Aquel verano finalmente lo logré. Estaba flotando de espaldas sobre el agua y mirando el cielo azul, cuando con sorpresa me di cuenta de que el agua me sostenía. Yo no estaba haciendo otra cosa más que dejar que el agua hiciera lo que con tanta naturalidad hace con los patos, los barcos y la gente; les permite flotar.
Siempre que me esfuerzo mucho por encontrar una respuesta mediante la oración a alguna situación que estoy enfrentando, pienso en aquella clase para principiantes. ¿He estado acaso leyendo, estudiando y argumentando mentalmente con tanta insistencia para abrirme paso y solucionar el problema, que no me he detenido para permitir que Dios sea Dios, y que la gentil naturaleza de la gracia produzca los cambios necesarios? A veces llegamos a nadar espiritualmente con tanta habilidad, que descuidamos la importancia de flotar, la importancia de la gracia. Ambas son partes esenciales de nuestro crecimiento espiritual para conocer mejor a Dios. Y descansar calladamente en la gracia es el complemento necesario para tener una ágil disciplina mental.
La gracia es el don dado, no ganado.
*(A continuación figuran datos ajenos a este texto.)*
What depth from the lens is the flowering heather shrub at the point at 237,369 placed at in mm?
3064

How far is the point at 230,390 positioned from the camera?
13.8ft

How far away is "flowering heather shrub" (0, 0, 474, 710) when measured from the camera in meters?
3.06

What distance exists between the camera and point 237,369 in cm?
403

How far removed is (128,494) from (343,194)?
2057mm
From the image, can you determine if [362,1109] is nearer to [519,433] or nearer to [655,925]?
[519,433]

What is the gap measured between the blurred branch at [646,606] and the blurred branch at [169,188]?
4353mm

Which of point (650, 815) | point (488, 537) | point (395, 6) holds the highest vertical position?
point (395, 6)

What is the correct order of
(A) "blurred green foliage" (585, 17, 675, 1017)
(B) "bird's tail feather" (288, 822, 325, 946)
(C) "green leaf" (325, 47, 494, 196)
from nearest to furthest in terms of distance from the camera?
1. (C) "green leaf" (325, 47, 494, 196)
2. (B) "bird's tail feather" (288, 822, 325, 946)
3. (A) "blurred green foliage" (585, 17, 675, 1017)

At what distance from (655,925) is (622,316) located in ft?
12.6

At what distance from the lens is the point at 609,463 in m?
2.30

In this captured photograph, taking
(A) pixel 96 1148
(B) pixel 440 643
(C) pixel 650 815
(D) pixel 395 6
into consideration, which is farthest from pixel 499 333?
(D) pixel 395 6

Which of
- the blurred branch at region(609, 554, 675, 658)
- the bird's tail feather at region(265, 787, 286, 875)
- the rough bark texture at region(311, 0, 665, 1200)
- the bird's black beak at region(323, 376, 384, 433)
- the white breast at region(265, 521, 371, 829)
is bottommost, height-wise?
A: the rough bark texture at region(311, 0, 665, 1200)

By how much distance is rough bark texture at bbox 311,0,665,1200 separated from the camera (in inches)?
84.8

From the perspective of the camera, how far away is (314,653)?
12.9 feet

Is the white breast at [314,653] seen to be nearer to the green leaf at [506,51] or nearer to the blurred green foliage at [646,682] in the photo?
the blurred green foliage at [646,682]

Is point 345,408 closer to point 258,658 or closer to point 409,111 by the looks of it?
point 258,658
La Biblia nos dice que “la gracia y la verdad vinieron por medio de Jesucristo” (Juan 1:17). A través de su ministerio sanador Jesús nos mostró que todos somos hijos de Dios, y que nuestra integridad innata —nuestra compleción espiritual— ya nos ha sido otorgada. Nuestra función es reconocer y aceptar esto. Mary Baker Eddy en una ocasión definió la gracia como “el resultado de comprender a Dios” (La Ciencia Cristiana en contraste con el panteísmo, pág. 10).
A medida que apreciamos más profundamente la naturaleza de Dios como la Vida, la Verdad y el Amor infinitos —siempre presente, abarcándolo todo y el único poder verdadero— nos damos cuenta de que no puede existir situación o condición que se oponga a la Totalidad de Dios. El resultado natural de esta comprensión espiritual es restauración y curación.
Eddy escribió a uno de sus estudiantes sobre la práctica de la curación espiritual y explicó que “Comienza como una maravilla de poder y luego se transforma en una maravilla de gracia” (Mary Baker Eddy. Una vida consagrada a la curación cristiana, Yvonne Cache von Fettweiss y Robert Townsend Warneck, pág.170).
La naturaleza misma del Amor infinito es bendecir a cada uno y a todos nosotros sin medida. Y una inspirada percepción de lo que es Dios y de lo que Él hace, nos vuelve receptivos a este maravilloso sentido de gracia. Tenemos una confianza cada vez mayor en ella y nos damos cuenta de que la recibimos sin esfuerzo alguno, es como flotar en el agua una tarde de verano.